Dataset items:
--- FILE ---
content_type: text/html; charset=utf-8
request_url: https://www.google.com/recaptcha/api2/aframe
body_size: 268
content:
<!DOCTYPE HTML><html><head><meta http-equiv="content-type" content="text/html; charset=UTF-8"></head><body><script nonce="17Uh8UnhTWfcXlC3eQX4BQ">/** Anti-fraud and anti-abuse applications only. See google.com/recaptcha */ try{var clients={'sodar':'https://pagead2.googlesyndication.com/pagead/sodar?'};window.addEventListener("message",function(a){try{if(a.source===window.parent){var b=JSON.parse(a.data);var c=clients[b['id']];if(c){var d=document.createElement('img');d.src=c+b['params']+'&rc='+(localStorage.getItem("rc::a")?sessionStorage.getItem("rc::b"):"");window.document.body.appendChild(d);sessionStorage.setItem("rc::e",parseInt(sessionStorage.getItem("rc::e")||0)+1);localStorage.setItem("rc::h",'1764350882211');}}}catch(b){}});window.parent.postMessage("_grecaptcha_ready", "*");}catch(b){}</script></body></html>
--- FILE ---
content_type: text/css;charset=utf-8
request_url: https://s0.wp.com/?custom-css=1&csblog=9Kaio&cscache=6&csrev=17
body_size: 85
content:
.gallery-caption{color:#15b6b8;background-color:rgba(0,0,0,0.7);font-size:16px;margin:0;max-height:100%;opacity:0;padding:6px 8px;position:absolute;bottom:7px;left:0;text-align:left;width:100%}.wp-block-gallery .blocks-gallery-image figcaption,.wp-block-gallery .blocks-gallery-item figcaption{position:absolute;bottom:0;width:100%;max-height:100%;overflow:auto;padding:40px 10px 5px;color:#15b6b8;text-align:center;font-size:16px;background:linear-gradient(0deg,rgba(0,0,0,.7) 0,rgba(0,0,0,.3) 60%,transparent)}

DESCRIPTION OF THE TASK. Letter for letter, copy all of the entries above.

FINAL ANSWER.
--- FILE ---
content_type: text/html; charset=utf-8
request_url: https://www.google.com/recaptcha/api2/aframe
body_size: 268
content:
<!DOCTYPE HTML><html><head><meta http-equiv="content-type" content="text/html; charset=UTF-8"></head><body><script nonce="17Uh8UnhTWfcXlC3eQX4BQ">/** Anti-fraud and anti-abuse applications only. See google.com/recaptcha */ try{var clients={'sodar':'https://pagead2.googlesyndication.com/pagead/sodar?'};window.addEventListener("message",function(a){try{if(a.source===window.parent){var b=JSON.parse(a.data);var c=clients[b['id']];if(c){var d=document.createElement('img');d.src=c+b['params']+'&rc='+(localStorage.getItem("rc::a")?sessionStorage.getItem("rc::b"):"");window.document.body.appendChild(d);sessionStorage.setItem("rc::e",parseInt(sessionStorage.getItem("rc::e")||0)+1);localStorage.setItem("rc::h",'1764350882211');}}}catch(b){}});window.parent.postMessage("_grecaptcha_ready", "*");}catch(b){}</script></body></html>
--- FILE ---
content_type: text/css;charset=utf-8
request_url: https://s0.wp.com/?custom-css=1&csblog=9Kaio&cscache=6&csrev=17
body_size: 85
content:
.gallery-caption{color:#15b6b8;background-color:rgba(0,0,0,0.7);font-size:16px;margin:0;max-height:100%;opacity:0;padding:6px 8px;position:absolute;bottom:7px;left:0;text-align:left;width:100%}.wp-block-gallery .blocks-gallery-image figcaption,.wp-block-gallery .blocks-gallery-item figcaption{position:absolute;bottom:0;width:100%;max-height:100%;overflow:auto;padding:40px 10px 5px;color:#15b6b8;text-align:center;font-size:16px;background:linear-gradient(0deg,rgba(0,0,0,.7) 0,rgba(0,0,0,.3) 60%,transparent)}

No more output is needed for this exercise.